Mit einem „Gib mal her" zog Seokjin ihm die beiden Farbtafeln, die Jimin zuvor kritisch verglichen hatte, aus der Hand. Prüfend nahm er die rechteckigen Karteikarten von Renaissanceweiß und Platinblond unter die Lupe. Es dauerte keine Sekunde, bis er die beiden Farbnuancen mit einem Kopfschütteln zurück in ihre Plastikhalterungen steckte und dann ein ungläubiges Schnauben ausstieß.

„Ich fass es nicht, dass du die Dreistigkeit besitzt, diese beiden Farbtöne als denselben zu bezeichnen", empörte Seokjin sich und beäugte Jimin daraufhin mit einem Blick, in dem Jimin ein klinisches Interesse aufblitzen zu sehen meinte.

Fast erwartete er schon, dass Seokjin ihn im nächsten Moment allen Ernstes mit Farbenblindheit diagnostizieren würde. Verunsichert warf er noch einen Blick auf die beiden Farbtafeln, in der Hoffnung, die Nuancen jetzt unter der Last von Seokjins verurteilenden Blicken voneinander differenzieren zu können — vergeblich.
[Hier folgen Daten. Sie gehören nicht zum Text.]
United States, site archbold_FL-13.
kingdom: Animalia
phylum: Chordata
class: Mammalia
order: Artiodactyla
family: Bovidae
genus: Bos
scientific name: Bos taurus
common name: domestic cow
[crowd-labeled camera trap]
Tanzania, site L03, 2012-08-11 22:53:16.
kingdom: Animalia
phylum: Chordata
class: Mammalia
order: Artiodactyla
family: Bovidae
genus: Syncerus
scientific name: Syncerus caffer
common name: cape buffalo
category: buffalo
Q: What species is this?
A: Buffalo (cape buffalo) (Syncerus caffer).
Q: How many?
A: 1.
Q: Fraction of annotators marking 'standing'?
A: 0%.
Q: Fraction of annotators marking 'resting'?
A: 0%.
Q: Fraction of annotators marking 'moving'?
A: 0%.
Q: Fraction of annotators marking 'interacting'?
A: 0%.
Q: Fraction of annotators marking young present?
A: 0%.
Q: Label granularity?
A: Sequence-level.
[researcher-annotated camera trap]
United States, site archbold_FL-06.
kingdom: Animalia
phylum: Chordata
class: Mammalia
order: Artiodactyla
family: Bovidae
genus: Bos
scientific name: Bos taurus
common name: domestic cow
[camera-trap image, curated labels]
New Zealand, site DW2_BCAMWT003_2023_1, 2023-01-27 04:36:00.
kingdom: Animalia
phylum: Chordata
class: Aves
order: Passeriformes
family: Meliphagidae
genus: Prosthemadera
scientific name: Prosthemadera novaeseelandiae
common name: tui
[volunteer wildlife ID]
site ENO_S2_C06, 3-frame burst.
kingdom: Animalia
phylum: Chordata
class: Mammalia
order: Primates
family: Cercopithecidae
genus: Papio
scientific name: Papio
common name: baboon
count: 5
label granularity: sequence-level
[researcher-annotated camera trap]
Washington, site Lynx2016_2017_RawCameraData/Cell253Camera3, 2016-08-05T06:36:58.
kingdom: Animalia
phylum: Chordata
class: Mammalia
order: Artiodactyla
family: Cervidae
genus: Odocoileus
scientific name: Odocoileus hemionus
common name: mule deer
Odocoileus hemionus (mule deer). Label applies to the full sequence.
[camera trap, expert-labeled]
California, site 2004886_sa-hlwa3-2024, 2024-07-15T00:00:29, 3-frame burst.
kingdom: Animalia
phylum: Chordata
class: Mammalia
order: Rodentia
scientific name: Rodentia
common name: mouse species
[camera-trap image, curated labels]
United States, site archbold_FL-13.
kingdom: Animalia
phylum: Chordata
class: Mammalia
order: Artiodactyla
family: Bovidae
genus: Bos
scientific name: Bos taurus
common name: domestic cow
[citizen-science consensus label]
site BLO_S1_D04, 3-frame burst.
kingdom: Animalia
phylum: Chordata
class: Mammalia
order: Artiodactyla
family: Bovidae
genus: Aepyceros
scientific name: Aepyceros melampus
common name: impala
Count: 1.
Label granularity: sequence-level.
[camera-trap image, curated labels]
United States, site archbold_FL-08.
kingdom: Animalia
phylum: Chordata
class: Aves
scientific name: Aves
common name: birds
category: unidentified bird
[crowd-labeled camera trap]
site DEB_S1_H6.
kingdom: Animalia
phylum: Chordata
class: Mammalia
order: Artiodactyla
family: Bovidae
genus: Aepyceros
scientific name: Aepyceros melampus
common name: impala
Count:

„Man sieht ganz klar, dass Platinblond neben der grünlichen Nuance auch noch bläuliche Pigmente beigemischt worden sind, während Renaissanceweiß nur kühle Untertöne besitzt. Und abgesehen davon ist das nicht einmal annähernd die Farbrichtung, nach der wir überhaupt suchen."